I get the shovelware feeling from Netflix too tbh; as with the Unity games mentioned, there's a lot of effort and they're high quality, great writing, visuals, direction, they tick all the boxes and we live in a golden age of TV series and films - but there's just so much of it. Not hearing about any of the shows or movies beforehand from my social circles doesn't help either - the network effect is super important. And that's from a service with a fixed fee per month, so the bar for watching something new is super low.
Re. The shovelware bit: Once upon a time, when men were real men, etc, making a game meant writing it from the ground up, writing your own engine and then writing the game logic on top of that engine to make something unique.

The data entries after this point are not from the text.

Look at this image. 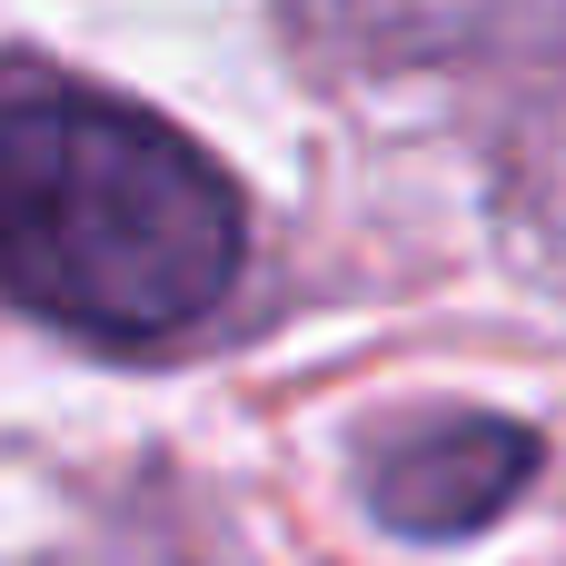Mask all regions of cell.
<instances>
[{
    "label": "cell",
    "mask_w": 566,
    "mask_h": 566,
    "mask_svg": "<svg viewBox=\"0 0 566 566\" xmlns=\"http://www.w3.org/2000/svg\"><path fill=\"white\" fill-rule=\"evenodd\" d=\"M0 249L20 308L80 338H179L199 328L249 249L239 189L169 119L20 80L0 109Z\"/></svg>",
    "instance_id": "1"
},
{
    "label": "cell",
    "mask_w": 566,
    "mask_h": 566,
    "mask_svg": "<svg viewBox=\"0 0 566 566\" xmlns=\"http://www.w3.org/2000/svg\"><path fill=\"white\" fill-rule=\"evenodd\" d=\"M537 478V438L517 418H428L368 458V497L398 537H478Z\"/></svg>",
    "instance_id": "2"
}]
</instances>
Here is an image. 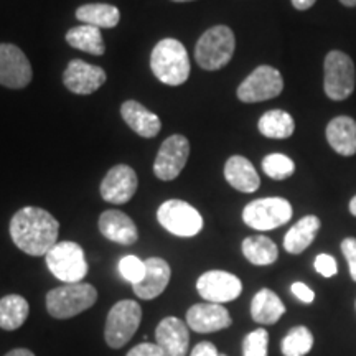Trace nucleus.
I'll use <instances>...</instances> for the list:
<instances>
[{
    "mask_svg": "<svg viewBox=\"0 0 356 356\" xmlns=\"http://www.w3.org/2000/svg\"><path fill=\"white\" fill-rule=\"evenodd\" d=\"M172 269L162 257H150L145 261V275L139 284L132 286L134 293L142 300H152L165 291L170 282Z\"/></svg>",
    "mask_w": 356,
    "mask_h": 356,
    "instance_id": "obj_18",
    "label": "nucleus"
},
{
    "mask_svg": "<svg viewBox=\"0 0 356 356\" xmlns=\"http://www.w3.org/2000/svg\"><path fill=\"white\" fill-rule=\"evenodd\" d=\"M291 291H292L293 296H296L300 302H304V304H312V302H314V299H315L314 291H312L309 286H305V284H302V282H293Z\"/></svg>",
    "mask_w": 356,
    "mask_h": 356,
    "instance_id": "obj_37",
    "label": "nucleus"
},
{
    "mask_svg": "<svg viewBox=\"0 0 356 356\" xmlns=\"http://www.w3.org/2000/svg\"><path fill=\"white\" fill-rule=\"evenodd\" d=\"M262 170L273 180H286L296 172V163L284 154H269L262 159Z\"/></svg>",
    "mask_w": 356,
    "mask_h": 356,
    "instance_id": "obj_31",
    "label": "nucleus"
},
{
    "mask_svg": "<svg viewBox=\"0 0 356 356\" xmlns=\"http://www.w3.org/2000/svg\"><path fill=\"white\" fill-rule=\"evenodd\" d=\"M6 356H35L32 351L26 350V348H15L12 351H8V353Z\"/></svg>",
    "mask_w": 356,
    "mask_h": 356,
    "instance_id": "obj_40",
    "label": "nucleus"
},
{
    "mask_svg": "<svg viewBox=\"0 0 356 356\" xmlns=\"http://www.w3.org/2000/svg\"><path fill=\"white\" fill-rule=\"evenodd\" d=\"M257 127L267 139H289L296 131V122H293L292 115L286 111L274 109L267 111L261 115Z\"/></svg>",
    "mask_w": 356,
    "mask_h": 356,
    "instance_id": "obj_28",
    "label": "nucleus"
},
{
    "mask_svg": "<svg viewBox=\"0 0 356 356\" xmlns=\"http://www.w3.org/2000/svg\"><path fill=\"white\" fill-rule=\"evenodd\" d=\"M142 322V309L136 300H121L109 310L104 338L111 348H122L136 335Z\"/></svg>",
    "mask_w": 356,
    "mask_h": 356,
    "instance_id": "obj_7",
    "label": "nucleus"
},
{
    "mask_svg": "<svg viewBox=\"0 0 356 356\" xmlns=\"http://www.w3.org/2000/svg\"><path fill=\"white\" fill-rule=\"evenodd\" d=\"M101 234L108 238L109 241L121 244V246H132L139 239V231H137L136 222L131 216L119 210H108L99 216Z\"/></svg>",
    "mask_w": 356,
    "mask_h": 356,
    "instance_id": "obj_19",
    "label": "nucleus"
},
{
    "mask_svg": "<svg viewBox=\"0 0 356 356\" xmlns=\"http://www.w3.org/2000/svg\"><path fill=\"white\" fill-rule=\"evenodd\" d=\"M150 70L159 81L167 86H180L190 76V56L184 43L175 38H163L150 55Z\"/></svg>",
    "mask_w": 356,
    "mask_h": 356,
    "instance_id": "obj_2",
    "label": "nucleus"
},
{
    "mask_svg": "<svg viewBox=\"0 0 356 356\" xmlns=\"http://www.w3.org/2000/svg\"><path fill=\"white\" fill-rule=\"evenodd\" d=\"M172 2H191V0H172Z\"/></svg>",
    "mask_w": 356,
    "mask_h": 356,
    "instance_id": "obj_43",
    "label": "nucleus"
},
{
    "mask_svg": "<svg viewBox=\"0 0 356 356\" xmlns=\"http://www.w3.org/2000/svg\"><path fill=\"white\" fill-rule=\"evenodd\" d=\"M200 296L211 304H225L238 299L243 292L241 280L226 270H208L197 280Z\"/></svg>",
    "mask_w": 356,
    "mask_h": 356,
    "instance_id": "obj_13",
    "label": "nucleus"
},
{
    "mask_svg": "<svg viewBox=\"0 0 356 356\" xmlns=\"http://www.w3.org/2000/svg\"><path fill=\"white\" fill-rule=\"evenodd\" d=\"M126 356H165L157 343H140L129 351Z\"/></svg>",
    "mask_w": 356,
    "mask_h": 356,
    "instance_id": "obj_36",
    "label": "nucleus"
},
{
    "mask_svg": "<svg viewBox=\"0 0 356 356\" xmlns=\"http://www.w3.org/2000/svg\"><path fill=\"white\" fill-rule=\"evenodd\" d=\"M284 89V79L279 70L261 65L239 84L238 99L243 102H262L277 97Z\"/></svg>",
    "mask_w": 356,
    "mask_h": 356,
    "instance_id": "obj_10",
    "label": "nucleus"
},
{
    "mask_svg": "<svg viewBox=\"0 0 356 356\" xmlns=\"http://www.w3.org/2000/svg\"><path fill=\"white\" fill-rule=\"evenodd\" d=\"M162 228L180 238H193L203 229V218L197 208L184 200H167L157 210Z\"/></svg>",
    "mask_w": 356,
    "mask_h": 356,
    "instance_id": "obj_9",
    "label": "nucleus"
},
{
    "mask_svg": "<svg viewBox=\"0 0 356 356\" xmlns=\"http://www.w3.org/2000/svg\"><path fill=\"white\" fill-rule=\"evenodd\" d=\"M356 70L353 60L343 51L332 50L323 61V91L332 101H343L353 95Z\"/></svg>",
    "mask_w": 356,
    "mask_h": 356,
    "instance_id": "obj_5",
    "label": "nucleus"
},
{
    "mask_svg": "<svg viewBox=\"0 0 356 356\" xmlns=\"http://www.w3.org/2000/svg\"><path fill=\"white\" fill-rule=\"evenodd\" d=\"M236 50L233 30L226 25H216L207 30L195 47V60L200 68L216 71L229 63Z\"/></svg>",
    "mask_w": 356,
    "mask_h": 356,
    "instance_id": "obj_3",
    "label": "nucleus"
},
{
    "mask_svg": "<svg viewBox=\"0 0 356 356\" xmlns=\"http://www.w3.org/2000/svg\"><path fill=\"white\" fill-rule=\"evenodd\" d=\"M190 356H220V353H218L216 346L210 341H202V343L195 346Z\"/></svg>",
    "mask_w": 356,
    "mask_h": 356,
    "instance_id": "obj_38",
    "label": "nucleus"
},
{
    "mask_svg": "<svg viewBox=\"0 0 356 356\" xmlns=\"http://www.w3.org/2000/svg\"><path fill=\"white\" fill-rule=\"evenodd\" d=\"M106 71L101 66L89 65L83 60L70 61L63 73V83L74 95L88 96L106 83Z\"/></svg>",
    "mask_w": 356,
    "mask_h": 356,
    "instance_id": "obj_15",
    "label": "nucleus"
},
{
    "mask_svg": "<svg viewBox=\"0 0 356 356\" xmlns=\"http://www.w3.org/2000/svg\"><path fill=\"white\" fill-rule=\"evenodd\" d=\"M292 6L297 8V10H309V8L314 6L317 0H291Z\"/></svg>",
    "mask_w": 356,
    "mask_h": 356,
    "instance_id": "obj_39",
    "label": "nucleus"
},
{
    "mask_svg": "<svg viewBox=\"0 0 356 356\" xmlns=\"http://www.w3.org/2000/svg\"><path fill=\"white\" fill-rule=\"evenodd\" d=\"M350 213L353 216H356V195L353 198H351V202H350Z\"/></svg>",
    "mask_w": 356,
    "mask_h": 356,
    "instance_id": "obj_41",
    "label": "nucleus"
},
{
    "mask_svg": "<svg viewBox=\"0 0 356 356\" xmlns=\"http://www.w3.org/2000/svg\"><path fill=\"white\" fill-rule=\"evenodd\" d=\"M190 157V142L185 136L175 134L167 137L160 145L154 163V173L159 180L172 181L180 175Z\"/></svg>",
    "mask_w": 356,
    "mask_h": 356,
    "instance_id": "obj_11",
    "label": "nucleus"
},
{
    "mask_svg": "<svg viewBox=\"0 0 356 356\" xmlns=\"http://www.w3.org/2000/svg\"><path fill=\"white\" fill-rule=\"evenodd\" d=\"M121 115L124 122L144 139H154L162 129L159 115L147 109L145 106H142L139 101L129 99L124 102L121 106Z\"/></svg>",
    "mask_w": 356,
    "mask_h": 356,
    "instance_id": "obj_20",
    "label": "nucleus"
},
{
    "mask_svg": "<svg viewBox=\"0 0 356 356\" xmlns=\"http://www.w3.org/2000/svg\"><path fill=\"white\" fill-rule=\"evenodd\" d=\"M58 233L56 218L38 207L22 208L10 221L12 241L29 256H47L58 243Z\"/></svg>",
    "mask_w": 356,
    "mask_h": 356,
    "instance_id": "obj_1",
    "label": "nucleus"
},
{
    "mask_svg": "<svg viewBox=\"0 0 356 356\" xmlns=\"http://www.w3.org/2000/svg\"><path fill=\"white\" fill-rule=\"evenodd\" d=\"M76 19L83 25H91L96 29H114L121 20V12L118 7L109 3H86L78 7Z\"/></svg>",
    "mask_w": 356,
    "mask_h": 356,
    "instance_id": "obj_25",
    "label": "nucleus"
},
{
    "mask_svg": "<svg viewBox=\"0 0 356 356\" xmlns=\"http://www.w3.org/2000/svg\"><path fill=\"white\" fill-rule=\"evenodd\" d=\"M345 7H356V0H340Z\"/></svg>",
    "mask_w": 356,
    "mask_h": 356,
    "instance_id": "obj_42",
    "label": "nucleus"
},
{
    "mask_svg": "<svg viewBox=\"0 0 356 356\" xmlns=\"http://www.w3.org/2000/svg\"><path fill=\"white\" fill-rule=\"evenodd\" d=\"M137 173L129 165H115L101 181V197L108 203L124 204L131 202L137 191Z\"/></svg>",
    "mask_w": 356,
    "mask_h": 356,
    "instance_id": "obj_14",
    "label": "nucleus"
},
{
    "mask_svg": "<svg viewBox=\"0 0 356 356\" xmlns=\"http://www.w3.org/2000/svg\"><path fill=\"white\" fill-rule=\"evenodd\" d=\"M269 333L266 328H257L246 335L243 341V356H267Z\"/></svg>",
    "mask_w": 356,
    "mask_h": 356,
    "instance_id": "obj_32",
    "label": "nucleus"
},
{
    "mask_svg": "<svg viewBox=\"0 0 356 356\" xmlns=\"http://www.w3.org/2000/svg\"><path fill=\"white\" fill-rule=\"evenodd\" d=\"M32 78L33 70L25 53L17 44L0 43V84L8 89H24Z\"/></svg>",
    "mask_w": 356,
    "mask_h": 356,
    "instance_id": "obj_12",
    "label": "nucleus"
},
{
    "mask_svg": "<svg viewBox=\"0 0 356 356\" xmlns=\"http://www.w3.org/2000/svg\"><path fill=\"white\" fill-rule=\"evenodd\" d=\"M243 254L254 266L274 264L279 257V249L267 236H249L243 241Z\"/></svg>",
    "mask_w": 356,
    "mask_h": 356,
    "instance_id": "obj_29",
    "label": "nucleus"
},
{
    "mask_svg": "<svg viewBox=\"0 0 356 356\" xmlns=\"http://www.w3.org/2000/svg\"><path fill=\"white\" fill-rule=\"evenodd\" d=\"M315 270L323 277H333L338 273L335 257L330 254H318L315 257Z\"/></svg>",
    "mask_w": 356,
    "mask_h": 356,
    "instance_id": "obj_34",
    "label": "nucleus"
},
{
    "mask_svg": "<svg viewBox=\"0 0 356 356\" xmlns=\"http://www.w3.org/2000/svg\"><path fill=\"white\" fill-rule=\"evenodd\" d=\"M229 312L221 304H211V302H203L190 307L186 312V325L197 333H213L218 330H225L231 327Z\"/></svg>",
    "mask_w": 356,
    "mask_h": 356,
    "instance_id": "obj_16",
    "label": "nucleus"
},
{
    "mask_svg": "<svg viewBox=\"0 0 356 356\" xmlns=\"http://www.w3.org/2000/svg\"><path fill=\"white\" fill-rule=\"evenodd\" d=\"M119 273L132 286L139 284L145 275V261H140L137 256H126L119 261Z\"/></svg>",
    "mask_w": 356,
    "mask_h": 356,
    "instance_id": "obj_33",
    "label": "nucleus"
},
{
    "mask_svg": "<svg viewBox=\"0 0 356 356\" xmlns=\"http://www.w3.org/2000/svg\"><path fill=\"white\" fill-rule=\"evenodd\" d=\"M155 343L165 356H186L190 345L188 325L177 317H167L157 325Z\"/></svg>",
    "mask_w": 356,
    "mask_h": 356,
    "instance_id": "obj_17",
    "label": "nucleus"
},
{
    "mask_svg": "<svg viewBox=\"0 0 356 356\" xmlns=\"http://www.w3.org/2000/svg\"><path fill=\"white\" fill-rule=\"evenodd\" d=\"M44 259L50 273L65 284L81 282L89 270L83 248L73 241L56 243Z\"/></svg>",
    "mask_w": 356,
    "mask_h": 356,
    "instance_id": "obj_6",
    "label": "nucleus"
},
{
    "mask_svg": "<svg viewBox=\"0 0 356 356\" xmlns=\"http://www.w3.org/2000/svg\"><path fill=\"white\" fill-rule=\"evenodd\" d=\"M220 356H226V355H220Z\"/></svg>",
    "mask_w": 356,
    "mask_h": 356,
    "instance_id": "obj_44",
    "label": "nucleus"
},
{
    "mask_svg": "<svg viewBox=\"0 0 356 356\" xmlns=\"http://www.w3.org/2000/svg\"><path fill=\"white\" fill-rule=\"evenodd\" d=\"M341 252L348 262L351 279L356 282V238H345L341 241Z\"/></svg>",
    "mask_w": 356,
    "mask_h": 356,
    "instance_id": "obj_35",
    "label": "nucleus"
},
{
    "mask_svg": "<svg viewBox=\"0 0 356 356\" xmlns=\"http://www.w3.org/2000/svg\"><path fill=\"white\" fill-rule=\"evenodd\" d=\"M322 222L317 216L309 215L299 220L284 236V249L289 254H300L317 238Z\"/></svg>",
    "mask_w": 356,
    "mask_h": 356,
    "instance_id": "obj_23",
    "label": "nucleus"
},
{
    "mask_svg": "<svg viewBox=\"0 0 356 356\" xmlns=\"http://www.w3.org/2000/svg\"><path fill=\"white\" fill-rule=\"evenodd\" d=\"M96 300L97 291L91 284H65L47 293V310L53 318L66 320L91 309Z\"/></svg>",
    "mask_w": 356,
    "mask_h": 356,
    "instance_id": "obj_4",
    "label": "nucleus"
},
{
    "mask_svg": "<svg viewBox=\"0 0 356 356\" xmlns=\"http://www.w3.org/2000/svg\"><path fill=\"white\" fill-rule=\"evenodd\" d=\"M286 314V305L270 289H261L251 302V315L256 323L274 325Z\"/></svg>",
    "mask_w": 356,
    "mask_h": 356,
    "instance_id": "obj_24",
    "label": "nucleus"
},
{
    "mask_svg": "<svg viewBox=\"0 0 356 356\" xmlns=\"http://www.w3.org/2000/svg\"><path fill=\"white\" fill-rule=\"evenodd\" d=\"M225 178L234 190L243 193H252L261 185L254 165L243 155H233L228 159L225 165Z\"/></svg>",
    "mask_w": 356,
    "mask_h": 356,
    "instance_id": "obj_22",
    "label": "nucleus"
},
{
    "mask_svg": "<svg viewBox=\"0 0 356 356\" xmlns=\"http://www.w3.org/2000/svg\"><path fill=\"white\" fill-rule=\"evenodd\" d=\"M66 42L70 47L76 50L86 51L89 55L102 56L106 51L104 40H102L101 30L91 25H78L68 30L66 33Z\"/></svg>",
    "mask_w": 356,
    "mask_h": 356,
    "instance_id": "obj_27",
    "label": "nucleus"
},
{
    "mask_svg": "<svg viewBox=\"0 0 356 356\" xmlns=\"http://www.w3.org/2000/svg\"><path fill=\"white\" fill-rule=\"evenodd\" d=\"M314 346V335L307 327H296L284 337L282 350L284 356H305Z\"/></svg>",
    "mask_w": 356,
    "mask_h": 356,
    "instance_id": "obj_30",
    "label": "nucleus"
},
{
    "mask_svg": "<svg viewBox=\"0 0 356 356\" xmlns=\"http://www.w3.org/2000/svg\"><path fill=\"white\" fill-rule=\"evenodd\" d=\"M292 218V204L286 198H259L246 204L243 210V221L249 228L270 231L286 225Z\"/></svg>",
    "mask_w": 356,
    "mask_h": 356,
    "instance_id": "obj_8",
    "label": "nucleus"
},
{
    "mask_svg": "<svg viewBox=\"0 0 356 356\" xmlns=\"http://www.w3.org/2000/svg\"><path fill=\"white\" fill-rule=\"evenodd\" d=\"M327 140L338 155L351 157L356 154V121L348 115H338L327 126Z\"/></svg>",
    "mask_w": 356,
    "mask_h": 356,
    "instance_id": "obj_21",
    "label": "nucleus"
},
{
    "mask_svg": "<svg viewBox=\"0 0 356 356\" xmlns=\"http://www.w3.org/2000/svg\"><path fill=\"white\" fill-rule=\"evenodd\" d=\"M30 305L22 296L10 293L0 299V328L13 332L20 328L29 318Z\"/></svg>",
    "mask_w": 356,
    "mask_h": 356,
    "instance_id": "obj_26",
    "label": "nucleus"
}]
</instances>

Now that game engines are commonplace, free and work better than what any single developer would be able to come up with after a lifetime of hard work the end result is that games have a very hard time to differentiate themselves from each other. There isn't really an unlimited space of game scenarios out there, even in the days of the 2D arcade games after a couple of years it became much harder to come up with something truly unique.
It was never difficult to "come up with something truly unique".
Your unique thing might be rubbish, but that's not the problem for the millions of shovelware Unity asset flips.
Jim Sterling has covered this at length, even running a competition to show that people can take a horribly over-used cheap asset and do great original stuff - if they try. Asset flips don't even try.
The are tens of thousands of games in which you are an elite soldier running around shooting zombies. There are zero games where you're a pot plant using psychic powers to create sculptures.
Like Hollywood the video game industry chases trends until they're beaten completely to death, and then goes one more round just to make really sure.
Did we read the same article?
Not only the total number of games, but the rate of their release seems to be geometrically increasing! Holy crap. And while many of them are Unity shovelware, etc., many are polished games that a lot of effort went into. A tiny percentage are hits, but most are forgotten in the deluge.
To me that reads as someone that's fully aware that some people are putting a lot of effort in and making good games (Unity or not), but is upset by the realization that quality doesn't seem to be nearly enough. The problem is not (just) that a lot of crap is being released, but that a lot of everything is being released, good and bad. So much so that even the good things can't make good money because supply has so far outstripped demand.
It's sort of like the Netflix queue problem. I'm continuously adding things to my Netflix queue that look interesting, but my time to actually watch them is such that my chance of getting through even a majority of the queue is almost nil.